*Work to complete*. Rewrite the material below, replacing "paintbrush" with "brush" and changing nothing else.

*Records for this exercise*.
# # # # #

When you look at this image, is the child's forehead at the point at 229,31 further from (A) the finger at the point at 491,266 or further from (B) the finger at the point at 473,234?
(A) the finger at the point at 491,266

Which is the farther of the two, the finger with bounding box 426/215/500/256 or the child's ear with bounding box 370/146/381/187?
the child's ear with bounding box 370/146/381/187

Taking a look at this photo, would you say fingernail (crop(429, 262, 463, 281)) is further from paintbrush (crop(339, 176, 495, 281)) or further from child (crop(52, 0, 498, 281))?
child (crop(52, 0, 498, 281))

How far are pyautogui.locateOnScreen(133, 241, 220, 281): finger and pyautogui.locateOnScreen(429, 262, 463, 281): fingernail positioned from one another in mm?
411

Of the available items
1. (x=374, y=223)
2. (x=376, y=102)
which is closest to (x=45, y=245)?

# # # # #

*Result for this task*.
When you look at this image, is the child's forehead at the point at 229,31 further from (A) the finger at the point at 491,266 or further from (B) the finger at the point at 473,234?
(A) the finger at the point at 491,266

Which is the farther of the two, the finger with bounding box 426/215/500/256 or the child's ear with bounding box 370/146/381/187?
the child's ear with bounding box 370/146/381/187

Taking a look at this photo, would you say fingernail (crop(429, 262, 463, 281)) is further from brush (crop(339, 176, 495, 281)) or further from child (crop(52, 0, 498, 281))?
child (crop(52, 0, 498, 281))

How far are pyautogui.locateOnScreen(133, 241, 220, 281): finger and pyautogui.locateOnScreen(429, 262, 463, 281): fingernail positioned from one another in mm?
411

Of the available items
1. (x=374, y=223)
2. (x=376, y=102)
which is closest to (x=45, y=245)?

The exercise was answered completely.